Executive Summary
The Arbitrum Security Council executed an emergency on‑chain freeze on April 21, locking 30,766 ETH—roughly $70 million—belonging to the KelpDAO exploiter on the Arbitrum One network. The funds were moved to a protocol‑controlled address before the attacker could bridge them back to Ethereum mainnet. Security researcher firm Peckshield had already raised the alarm, allowing the council to act swiftly.
What Happened
On April 21, the Arbitrum Security Council initiated an emergency transaction that immobilized 30,766 ETH held by the individual who exploited KelpDAO. The freeze occurred on the Arbitrum One layer‑2 chain, preventing the attacker from moving the assets to the Ethereum mainnet.
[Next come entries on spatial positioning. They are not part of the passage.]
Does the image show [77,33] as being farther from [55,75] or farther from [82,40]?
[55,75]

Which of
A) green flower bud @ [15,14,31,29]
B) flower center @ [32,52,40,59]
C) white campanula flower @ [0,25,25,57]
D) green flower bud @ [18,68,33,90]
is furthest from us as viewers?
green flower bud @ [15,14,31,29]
Shortly after the freeze, the seized ETH was transferred to an address under the direct control of the Arbitrum protocol, effectively securing the funds.
Background / Context
KelpDAO, a decentralized autonomous organization focused on liquidity provisioning, suffered a breach that allowed an unknown actor to siphon a large amount of ETH. The Arbitrum network, a popular layer‑2 scaling solution for Ethereum, operates a Security Council composed of core developers and community representatives tasked with safeguarding the ecosystem. When the breach was first detected, security‑research firm Peckshield flagged the malicious activity, alerting the council to the imminent risk of a cross‑chain bridge exploit.
Reactions
Members of the Arbitrum Security Council described the freeze as a necessary step to protect the broader ecosystem and to give victims a chance at recovery. Peckshield, which had identified the exploiter’s activity, praised the council’s rapid response, noting that the on‑chain action likely prevented the attacker from cashing out on the mainnet. Community members on Arbitrum’s forums expressed relief, emphasizing that the swift freeze restored confidence in the network’s governance mechanisms.
What It Means
The successful freeze demonstrates the growing power of on‑chain governance tools within layer‑2 ecosystems. By acting directly on the Arbitrum One chain, the council avoided the delays associated with off‑chain legal avenues and limited the attacker’s ability to exploit bridge vulnerabilities. This incident also underscores the importance of proactive security research; Peckshield’s early warning was instrumental in enabling the council’s decisive action.
What Happens Next
With the ETH now under protocol control, the Arbitrum Security Council faces decisions about how to allocate the frozen assets. Options include returning the funds to affected KelpDAO participants, donating them to a community treasury, or using them to fund further security audits. The council has indicated that it will engage with KelpDAO stakeholders and legal advisors before finalizing any distribution plan. Meanwhile, the incident is likely to prompt a review of bridge security protocols across the ecosystem.